# Clean Ncase M1 mITX build.



## pat-roner (Oct 5, 2015)

First desktop pc I've made/had after 10+ years of macbooks and consoles. Feels good!
Built this because I wanted a small, powerfull and quiet pc. 

First build I've seen with atx psu and full length graphics card.

Specs:
*i7 4790k
Cryorig C1 with Fractal Venturi HF 140mm
Asus z97i-PLUS
16gb Corsair Ram
1TB total ssd storage
Corsair CS650m
EVGA 980 ti SC+
Ncase M1*


Originaly went for Msi 980ti Gaming 6G and it fit without modifications to the card itself, but the fans went haywire and RMA'd it and changed to EVGA one since it was rated as the quieter one. 

Soundlevels are dead silent, and acceptable when gaming. 

Temps normal use:
Cpu - 40-50c
Gpu - 45-60c

During gaming:
Cpu - 60c
Gpu - 77c

All powercables are custom made by Mundi at Icemodz
He does great work and is really competative on price.







.


Now pictures of the build. Hope you like it.


----------



## uuuaaaaaa (Oct 5, 2015)

Nice build!


----------



## tabascosauz (Oct 5, 2015)

Awesome stuff. This makes me want to ditch my SG08 for the M1. Did you not have any intake on the bottom?


----------



## micropage7 (Oct 5, 2015)

nice package, but you should put step by step build it


----------



## pat-roner (Oct 5, 2015)

tabascosauz said:


> Awesome stuff. This makes me want to ditch my SG08 for the M1. Did you not have any intake on the bottom?



Not atm. because since I need to have the card in the bottom slot, I'm missing 2mm's of space, but I have ordered a custom made bracket, so that I can lower the two slim scythe fans. 



micropage7 said:


> nice package, but you should put step by step build it



The posting it on the internet was kind of an afterthought.


----------

- [Record list]
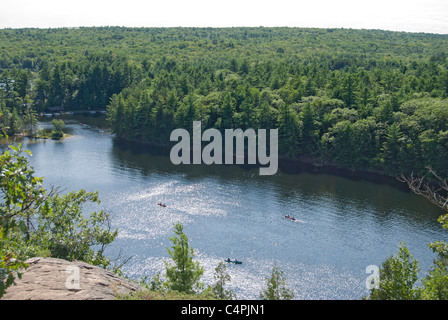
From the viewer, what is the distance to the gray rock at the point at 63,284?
2178cm

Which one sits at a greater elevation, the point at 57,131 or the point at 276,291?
the point at 57,131

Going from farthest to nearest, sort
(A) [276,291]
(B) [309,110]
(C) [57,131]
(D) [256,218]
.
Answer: (C) [57,131] < (B) [309,110] < (D) [256,218] < (A) [276,291]

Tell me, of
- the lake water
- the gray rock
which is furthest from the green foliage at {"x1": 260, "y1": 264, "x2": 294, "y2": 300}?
the lake water

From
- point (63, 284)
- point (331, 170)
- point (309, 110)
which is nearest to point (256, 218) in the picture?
point (331, 170)

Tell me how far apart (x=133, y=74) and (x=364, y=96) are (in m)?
95.3

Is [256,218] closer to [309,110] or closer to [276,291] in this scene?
[276,291]

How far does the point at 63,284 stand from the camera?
23.2m

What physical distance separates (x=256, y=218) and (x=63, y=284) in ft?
159

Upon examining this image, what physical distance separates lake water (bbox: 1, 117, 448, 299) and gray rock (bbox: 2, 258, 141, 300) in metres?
25.7

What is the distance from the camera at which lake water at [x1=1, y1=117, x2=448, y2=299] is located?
54.7m

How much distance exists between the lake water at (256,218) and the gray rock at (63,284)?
2572 cm

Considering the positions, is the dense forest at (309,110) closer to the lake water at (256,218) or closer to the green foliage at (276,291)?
the lake water at (256,218)

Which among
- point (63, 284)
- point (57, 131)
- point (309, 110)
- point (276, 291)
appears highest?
point (309, 110)

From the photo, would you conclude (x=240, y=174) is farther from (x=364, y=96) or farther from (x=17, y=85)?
(x=17, y=85)
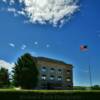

- [Stated task]
In the Ncase M1 build thread, what GPU temperature does the builder report during gaming?

- [Solution for this task]
77°C.